* Start DATA TO USE *
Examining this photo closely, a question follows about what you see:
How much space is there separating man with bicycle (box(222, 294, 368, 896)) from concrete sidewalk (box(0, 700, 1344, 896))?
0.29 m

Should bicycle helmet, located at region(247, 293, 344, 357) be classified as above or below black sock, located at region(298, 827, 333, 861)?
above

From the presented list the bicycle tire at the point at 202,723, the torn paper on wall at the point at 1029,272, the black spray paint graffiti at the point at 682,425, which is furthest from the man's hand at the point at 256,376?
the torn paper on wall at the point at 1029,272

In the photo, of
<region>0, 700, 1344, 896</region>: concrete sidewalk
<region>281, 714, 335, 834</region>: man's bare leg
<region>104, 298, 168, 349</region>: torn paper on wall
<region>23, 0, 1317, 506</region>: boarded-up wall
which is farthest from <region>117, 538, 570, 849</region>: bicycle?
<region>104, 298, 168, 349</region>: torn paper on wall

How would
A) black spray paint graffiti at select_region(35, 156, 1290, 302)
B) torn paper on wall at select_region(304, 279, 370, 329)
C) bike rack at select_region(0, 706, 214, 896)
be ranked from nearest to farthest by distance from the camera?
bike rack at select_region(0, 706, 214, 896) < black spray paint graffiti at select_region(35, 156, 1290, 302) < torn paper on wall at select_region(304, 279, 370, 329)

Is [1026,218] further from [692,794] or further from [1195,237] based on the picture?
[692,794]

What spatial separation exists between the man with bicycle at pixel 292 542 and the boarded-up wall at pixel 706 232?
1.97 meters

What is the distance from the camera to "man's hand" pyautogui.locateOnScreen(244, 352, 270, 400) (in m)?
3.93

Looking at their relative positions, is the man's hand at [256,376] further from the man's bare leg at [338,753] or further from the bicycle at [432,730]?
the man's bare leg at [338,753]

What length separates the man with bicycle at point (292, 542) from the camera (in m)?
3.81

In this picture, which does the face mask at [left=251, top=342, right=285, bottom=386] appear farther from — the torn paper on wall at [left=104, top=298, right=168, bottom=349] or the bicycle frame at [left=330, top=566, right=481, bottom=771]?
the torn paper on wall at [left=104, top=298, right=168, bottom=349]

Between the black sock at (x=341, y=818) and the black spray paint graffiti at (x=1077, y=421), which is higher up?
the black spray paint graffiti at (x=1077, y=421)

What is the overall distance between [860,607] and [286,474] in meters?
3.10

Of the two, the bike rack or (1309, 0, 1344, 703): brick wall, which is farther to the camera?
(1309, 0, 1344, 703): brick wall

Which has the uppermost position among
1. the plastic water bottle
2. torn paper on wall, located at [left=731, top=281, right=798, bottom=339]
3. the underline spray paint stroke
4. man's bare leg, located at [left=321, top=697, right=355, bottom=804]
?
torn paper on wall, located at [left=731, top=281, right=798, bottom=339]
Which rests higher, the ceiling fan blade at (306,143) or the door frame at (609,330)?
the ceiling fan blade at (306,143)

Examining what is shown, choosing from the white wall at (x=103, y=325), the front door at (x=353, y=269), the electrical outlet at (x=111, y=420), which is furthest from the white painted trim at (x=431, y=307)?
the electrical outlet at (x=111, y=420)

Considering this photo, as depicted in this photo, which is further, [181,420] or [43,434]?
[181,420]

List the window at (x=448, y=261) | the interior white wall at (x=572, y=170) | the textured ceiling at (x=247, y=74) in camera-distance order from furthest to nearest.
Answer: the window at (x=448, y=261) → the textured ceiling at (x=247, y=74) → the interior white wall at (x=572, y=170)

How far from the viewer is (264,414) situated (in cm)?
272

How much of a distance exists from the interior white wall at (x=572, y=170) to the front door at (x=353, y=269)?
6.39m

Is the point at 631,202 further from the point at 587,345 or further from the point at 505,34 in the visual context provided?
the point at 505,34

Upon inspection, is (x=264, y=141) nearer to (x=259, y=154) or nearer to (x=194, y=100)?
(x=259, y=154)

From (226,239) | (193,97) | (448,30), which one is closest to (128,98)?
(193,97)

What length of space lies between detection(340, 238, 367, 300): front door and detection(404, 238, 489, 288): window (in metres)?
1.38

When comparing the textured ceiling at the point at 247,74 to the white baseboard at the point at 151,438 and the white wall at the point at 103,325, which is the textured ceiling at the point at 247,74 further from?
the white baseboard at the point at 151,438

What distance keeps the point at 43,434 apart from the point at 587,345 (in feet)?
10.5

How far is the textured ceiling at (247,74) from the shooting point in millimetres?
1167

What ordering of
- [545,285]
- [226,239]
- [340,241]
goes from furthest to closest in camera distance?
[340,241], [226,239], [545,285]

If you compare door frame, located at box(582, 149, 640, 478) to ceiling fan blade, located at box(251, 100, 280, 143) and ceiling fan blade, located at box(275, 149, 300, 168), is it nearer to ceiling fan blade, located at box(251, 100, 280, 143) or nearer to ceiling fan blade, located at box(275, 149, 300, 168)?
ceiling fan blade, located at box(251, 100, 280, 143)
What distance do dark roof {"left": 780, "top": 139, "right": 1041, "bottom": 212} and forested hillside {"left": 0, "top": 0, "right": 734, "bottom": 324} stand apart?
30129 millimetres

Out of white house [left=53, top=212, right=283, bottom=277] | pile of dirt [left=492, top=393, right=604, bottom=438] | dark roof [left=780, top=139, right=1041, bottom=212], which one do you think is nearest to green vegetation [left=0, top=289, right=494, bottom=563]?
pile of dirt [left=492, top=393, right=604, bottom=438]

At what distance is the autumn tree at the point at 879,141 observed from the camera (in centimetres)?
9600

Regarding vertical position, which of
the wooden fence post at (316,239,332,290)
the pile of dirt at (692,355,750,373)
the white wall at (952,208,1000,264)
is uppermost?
* End DATA TO USE *
= GIVEN TASK =
Copy out all of these items word for word.

= FINISHED ANSWER =
Examining this photo closely, a question follows about what you see:
How much space is there separating man with bicycle (box(222, 294, 368, 896)) from concrete sidewalk (box(0, 700, 1344, 896))?
0.29 m

Should bicycle helmet, located at region(247, 293, 344, 357) be classified as above or below black sock, located at region(298, 827, 333, 861)?
above

From the presented list the bicycle tire at the point at 202,723, the torn paper on wall at the point at 1029,272, the black spray paint graffiti at the point at 682,425, which is furthest from the man's hand at the point at 256,376?
the torn paper on wall at the point at 1029,272

In the photo, of
<region>0, 700, 1344, 896</region>: concrete sidewalk
<region>281, 714, 335, 834</region>: man's bare leg
<region>104, 298, 168, 349</region>: torn paper on wall
<region>23, 0, 1317, 506</region>: boarded-up wall
which is farthest from <region>117, 538, 570, 849</region>: bicycle?
<region>104, 298, 168, 349</region>: torn paper on wall

How would
A) black spray paint graffiti at select_region(35, 156, 1290, 302)
B) torn paper on wall at select_region(304, 279, 370, 329)
C) bike rack at select_region(0, 706, 214, 896)
be ranked from nearest to farthest by distance from the camera?
bike rack at select_region(0, 706, 214, 896) < black spray paint graffiti at select_region(35, 156, 1290, 302) < torn paper on wall at select_region(304, 279, 370, 329)

Is [1026,218] further from [692,794] or further from [1195,237] based on the picture?
[692,794]

What spatial separation exists between the man with bicycle at pixel 292 542 and the boarded-up wall at pixel 706 232?
1.97 meters

What is the distance from the camera to "man's hand" pyautogui.locateOnScreen(244, 352, 270, 400) (in m)?
3.93

Looking at their relative positions, is the man's hand at [256,376] further from the man's bare leg at [338,753] or further from the bicycle at [432,730]?
the man's bare leg at [338,753]

What length separates the man with bicycle at point (292, 542) from the camera (in m)?
3.81

In this picture, which does the face mask at [left=251, top=342, right=285, bottom=386] appear farther from — the torn paper on wall at [left=104, top=298, right=168, bottom=349] or the bicycle frame at [left=330, top=566, right=481, bottom=771]?
the torn paper on wall at [left=104, top=298, right=168, bottom=349]

Between the black sock at (x=341, y=818) and the black spray paint graffiti at (x=1077, y=421), which is higher up?
the black spray paint graffiti at (x=1077, y=421)

What is the overall distance between [860,607] and [286,474] in meters?
3.10

Of the two, the bike rack or (1309, 0, 1344, 703): brick wall, which is farther to the camera?
(1309, 0, 1344, 703): brick wall

Which has the uppermost position among
1. the plastic water bottle
2. torn paper on wall, located at [left=731, top=281, right=798, bottom=339]
3. the underline spray paint stroke
4. man's bare leg, located at [left=321, top=697, right=355, bottom=804]
?
torn paper on wall, located at [left=731, top=281, right=798, bottom=339]
Which rests higher, the ceiling fan blade at (306,143) or the door frame at (609,330)?
the ceiling fan blade at (306,143)

Examining what is shown, choosing from the white wall at (x=103, y=325), the front door at (x=353, y=269), the electrical outlet at (x=111, y=420), which is furthest from the white painted trim at (x=431, y=307)?
the electrical outlet at (x=111, y=420)

Considering this photo, as depicted in this photo, which is further, [181,420] or [43,434]?
[181,420]

List the window at (x=448, y=261) | the interior white wall at (x=572, y=170) | the textured ceiling at (x=247, y=74) in camera-distance order from furthest to nearest.
Answer: the window at (x=448, y=261) → the textured ceiling at (x=247, y=74) → the interior white wall at (x=572, y=170)

How far from the viewer is (264,414) situated (in cm)?
272

How much of a distance exists from the interior white wall at (x=572, y=170) to the front door at (x=353, y=269)?
6.39m

Is the point at 631,202 further from the point at 587,345 or further from the point at 505,34 in the visual context provided?
the point at 505,34

Upon inspection, is (x=264, y=141) nearer to (x=259, y=154) or nearer to (x=194, y=100)?
(x=259, y=154)

From (226,239) | (193,97) | (448,30), which one is closest to (128,98)?
(193,97)

What length of space lies between detection(340, 238, 367, 300): front door and detection(404, 238, 489, 288): window (in metres)?
1.38

When comparing the textured ceiling at the point at 247,74 to the white baseboard at the point at 151,438 and the white wall at the point at 103,325, which is the textured ceiling at the point at 247,74 further from?
the white baseboard at the point at 151,438

What distance keeps the point at 43,434 apart from the point at 587,345 (in feet)?
10.5

How far is the textured ceiling at (247,74) from the shooting point in millimetres?
1167

What ordering of
- [545,285]
- [226,239]
- [340,241]
goes from furthest to closest in camera distance?
[340,241], [226,239], [545,285]

If you compare door frame, located at box(582, 149, 640, 478) to ceiling fan blade, located at box(251, 100, 280, 143) and ceiling fan blade, located at box(275, 149, 300, 168), is it nearer to ceiling fan blade, located at box(251, 100, 280, 143) or nearer to ceiling fan blade, located at box(275, 149, 300, 168)?
ceiling fan blade, located at box(251, 100, 280, 143)
What distance do dark roof {"left": 780, "top": 139, "right": 1041, "bottom": 212} and forested hillside {"left": 0, "top": 0, "right": 734, "bottom": 324} stand apart?
30129 millimetres

Out of white house [left=53, top=212, right=283, bottom=277] | pile of dirt [left=492, top=393, right=604, bottom=438] | dark roof [left=780, top=139, right=1041, bottom=212], which one do you think is nearest to green vegetation [left=0, top=289, right=494, bottom=563]?
pile of dirt [left=492, top=393, right=604, bottom=438]

At what distance is the autumn tree at the point at 879,141 observed from the camera (in centimetres)?
9600

Regarding vertical position, which of
the wooden fence post at (316,239,332,290)
the pile of dirt at (692,355,750,373)
the white wall at (952,208,1000,264)
is uppermost?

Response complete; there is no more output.